Un appel ne fait pas une grève
Lancer un appel est une chose, mettre massivement les salariés en grève en est une autre. « On a eu une réunion cette semaine à l’union locale (UL). Peu de camarades étaient en capacité de lancer des grèves dans leurs entreprises le 10 septembre. On est très proche de la rentrée et les gens semblent privilégier le 18 septembre », constate Yoan Piktoroff, secrétaire général de l’UL CGT d’Aubervilliers (93). La proximité des deux dates de septembre « ne simplifie pas forcément la tâche », souligne Fabien Villedieu, tout comme le très probable départ de François Bayrou, qui pousse certaines salariés « à se demander pourquoi ils vont faire grève », poursuit le cheminot.
Plusieurs syndicalistes notent que la mobilisation du 10 fait toutefois réagir dans leur syndicat. « Je reçois des appels surprenants. Des primo-grévistes qui passent un coup de fil à l’union départementale (UD) pour demander comment faire grève », raconte Laurent Feisthauer de la CGT 67. « On a 90% à 95% des votes pour le 10 dans les réunions syndicales, on n’avait pas ça pour les gilets jaunes », témoigne Cédric Volait, coordinateur CGT-santé en PACA. « On n’en est pas encore à toucher le cercle des adhérents éloignés de la vie syndicale. Mais le 10 est un début », conclut Yoan Piktoroff. Chiffres importants à garder en tête : en 2023, seuls 2,7% des entreprises avaient connu une grève dans l’année, selon l’INSEE. Plus l’entreprise est grosse, plus ce pourcentage augmente.

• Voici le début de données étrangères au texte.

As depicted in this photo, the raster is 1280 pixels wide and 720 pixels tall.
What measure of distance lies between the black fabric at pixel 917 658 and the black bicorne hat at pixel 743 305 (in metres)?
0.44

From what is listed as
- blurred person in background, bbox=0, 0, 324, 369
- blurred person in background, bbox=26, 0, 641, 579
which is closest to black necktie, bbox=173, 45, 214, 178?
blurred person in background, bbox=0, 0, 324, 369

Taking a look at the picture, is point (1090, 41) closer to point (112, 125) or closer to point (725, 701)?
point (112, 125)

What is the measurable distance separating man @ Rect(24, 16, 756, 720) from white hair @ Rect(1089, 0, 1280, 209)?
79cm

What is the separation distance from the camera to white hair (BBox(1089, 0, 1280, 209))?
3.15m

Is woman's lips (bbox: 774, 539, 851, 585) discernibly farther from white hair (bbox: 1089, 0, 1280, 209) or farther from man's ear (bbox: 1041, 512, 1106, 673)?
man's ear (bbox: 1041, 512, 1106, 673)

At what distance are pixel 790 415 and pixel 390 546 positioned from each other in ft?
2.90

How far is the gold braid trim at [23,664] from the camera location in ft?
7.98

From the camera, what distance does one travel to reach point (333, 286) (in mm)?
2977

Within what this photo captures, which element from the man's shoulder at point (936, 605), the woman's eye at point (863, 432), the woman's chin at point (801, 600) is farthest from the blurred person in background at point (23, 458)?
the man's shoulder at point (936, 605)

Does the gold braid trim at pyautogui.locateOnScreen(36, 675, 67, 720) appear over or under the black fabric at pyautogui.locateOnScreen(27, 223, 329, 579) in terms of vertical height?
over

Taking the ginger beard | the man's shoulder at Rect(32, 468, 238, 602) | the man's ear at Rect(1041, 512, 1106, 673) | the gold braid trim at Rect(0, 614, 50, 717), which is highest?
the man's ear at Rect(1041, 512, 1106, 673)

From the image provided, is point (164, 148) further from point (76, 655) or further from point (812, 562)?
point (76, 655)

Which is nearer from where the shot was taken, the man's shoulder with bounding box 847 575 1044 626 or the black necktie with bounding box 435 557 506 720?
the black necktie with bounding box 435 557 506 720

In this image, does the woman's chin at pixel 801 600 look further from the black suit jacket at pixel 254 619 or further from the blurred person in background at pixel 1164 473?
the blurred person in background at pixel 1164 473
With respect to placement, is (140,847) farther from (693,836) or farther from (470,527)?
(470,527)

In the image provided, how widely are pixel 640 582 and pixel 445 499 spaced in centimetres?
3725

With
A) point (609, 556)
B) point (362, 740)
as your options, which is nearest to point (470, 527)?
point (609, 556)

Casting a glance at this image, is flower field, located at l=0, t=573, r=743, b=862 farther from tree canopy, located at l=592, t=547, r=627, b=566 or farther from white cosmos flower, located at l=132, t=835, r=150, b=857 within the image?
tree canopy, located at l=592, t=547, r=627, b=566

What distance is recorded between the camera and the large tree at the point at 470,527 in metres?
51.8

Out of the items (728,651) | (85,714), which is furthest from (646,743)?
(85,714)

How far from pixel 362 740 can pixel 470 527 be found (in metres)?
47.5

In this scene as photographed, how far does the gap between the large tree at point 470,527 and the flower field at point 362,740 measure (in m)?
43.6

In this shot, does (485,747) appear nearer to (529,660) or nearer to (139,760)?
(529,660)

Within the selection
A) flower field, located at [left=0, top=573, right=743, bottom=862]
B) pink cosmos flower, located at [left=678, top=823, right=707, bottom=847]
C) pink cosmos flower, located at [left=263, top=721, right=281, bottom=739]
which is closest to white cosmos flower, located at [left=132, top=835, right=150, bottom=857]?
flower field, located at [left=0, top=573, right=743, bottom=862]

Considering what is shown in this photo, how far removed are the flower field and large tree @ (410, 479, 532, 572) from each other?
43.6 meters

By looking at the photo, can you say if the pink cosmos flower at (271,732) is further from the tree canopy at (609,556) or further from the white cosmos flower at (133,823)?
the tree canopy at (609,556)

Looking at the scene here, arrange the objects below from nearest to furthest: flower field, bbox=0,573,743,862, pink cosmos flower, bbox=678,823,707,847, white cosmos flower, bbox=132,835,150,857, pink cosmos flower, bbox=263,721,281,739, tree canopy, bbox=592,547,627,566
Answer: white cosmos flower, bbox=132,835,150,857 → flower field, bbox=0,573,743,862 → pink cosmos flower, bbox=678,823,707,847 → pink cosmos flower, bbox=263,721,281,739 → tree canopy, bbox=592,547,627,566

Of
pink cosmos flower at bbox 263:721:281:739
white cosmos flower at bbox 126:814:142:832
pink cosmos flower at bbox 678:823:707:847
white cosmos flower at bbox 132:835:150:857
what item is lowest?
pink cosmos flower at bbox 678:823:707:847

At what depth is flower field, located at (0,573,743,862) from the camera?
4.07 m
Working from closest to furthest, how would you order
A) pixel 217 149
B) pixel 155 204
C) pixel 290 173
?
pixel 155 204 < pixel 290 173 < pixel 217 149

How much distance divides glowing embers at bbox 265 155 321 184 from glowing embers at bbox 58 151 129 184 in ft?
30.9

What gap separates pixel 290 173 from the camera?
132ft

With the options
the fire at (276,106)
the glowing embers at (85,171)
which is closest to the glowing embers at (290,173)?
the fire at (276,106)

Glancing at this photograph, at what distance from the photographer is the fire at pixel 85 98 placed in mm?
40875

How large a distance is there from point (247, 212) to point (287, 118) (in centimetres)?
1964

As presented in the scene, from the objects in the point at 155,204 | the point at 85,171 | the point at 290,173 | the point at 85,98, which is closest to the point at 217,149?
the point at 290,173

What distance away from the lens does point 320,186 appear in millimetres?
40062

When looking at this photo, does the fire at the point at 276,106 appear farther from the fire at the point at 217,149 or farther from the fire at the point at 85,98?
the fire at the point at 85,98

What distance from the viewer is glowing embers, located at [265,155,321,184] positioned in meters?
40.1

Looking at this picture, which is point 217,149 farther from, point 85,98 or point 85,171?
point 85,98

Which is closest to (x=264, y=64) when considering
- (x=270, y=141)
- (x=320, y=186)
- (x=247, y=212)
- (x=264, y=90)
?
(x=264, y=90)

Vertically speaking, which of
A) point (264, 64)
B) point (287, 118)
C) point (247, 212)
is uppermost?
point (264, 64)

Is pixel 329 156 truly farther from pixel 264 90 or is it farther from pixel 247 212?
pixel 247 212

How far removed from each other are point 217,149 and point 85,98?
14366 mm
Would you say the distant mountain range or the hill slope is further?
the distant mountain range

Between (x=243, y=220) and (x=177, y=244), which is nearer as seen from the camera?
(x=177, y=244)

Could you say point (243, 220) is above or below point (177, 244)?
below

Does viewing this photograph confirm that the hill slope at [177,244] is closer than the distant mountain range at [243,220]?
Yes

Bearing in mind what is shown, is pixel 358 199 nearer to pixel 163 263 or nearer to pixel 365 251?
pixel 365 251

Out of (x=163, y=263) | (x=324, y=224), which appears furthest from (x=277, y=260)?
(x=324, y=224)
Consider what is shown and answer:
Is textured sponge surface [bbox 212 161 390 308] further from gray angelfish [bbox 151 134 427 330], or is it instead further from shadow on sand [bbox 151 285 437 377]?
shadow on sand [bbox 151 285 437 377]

Et il monte à 16,6% lorsque l’entreprise en question dispose d’un délégué syndical.
S’approprier sa grève ?
Si une grève interprofessionnelle massive ne semble pas à l’ordre du jour le 10 septembre, des syndicalistes notent un phénomène intéressant : le développement d’AG dans les entreprises et les locaux syndicaux. « À Digne et à Manosque, le personnel hospitalier a déjà prévu des AG le 10 pour décider des suites à donner au mouvement », suggère Cédric Volait. De même, à la bourse du travail de Paris, les secteurs de l’hôtellerie restauration et de l’informatique se préparent pour des assemblées générales le 8 et le 10 septembre à l’appel de différents syndicats et de collectifs.

Cédric Volait, qui a organisé de nombreux rassemblements, finalement victorieux, mêlant habitants, gilets jaunes et salariés, contre la fermeture des urgences de Sisteron (06) a longtemps conjugué mouvement citoyen et lutte syndicale. « Dans la santé, le droit de grève est tellement contraint que cela nous pousse à envisager d’autres modes d’action. Camper devant les locaux, bloquer les parkings, cela devait se faire avec l’appuie des citoyens…Mais pour sortir des actions habituelles, il faut que les salariés s’emparent de leur lutte et décident eux-mêmes de ce qu’ils veulent faire ».
Au cours du mois d’août, près de 12 000 personnes ont participé aux assemblées générales de préparation du mouvement dans plus de 150 communes. La réussite des blocages citoyens du jour, et le niveau de participation au mouvement, pourrait aussi donner de l’énergie dans les entreprises.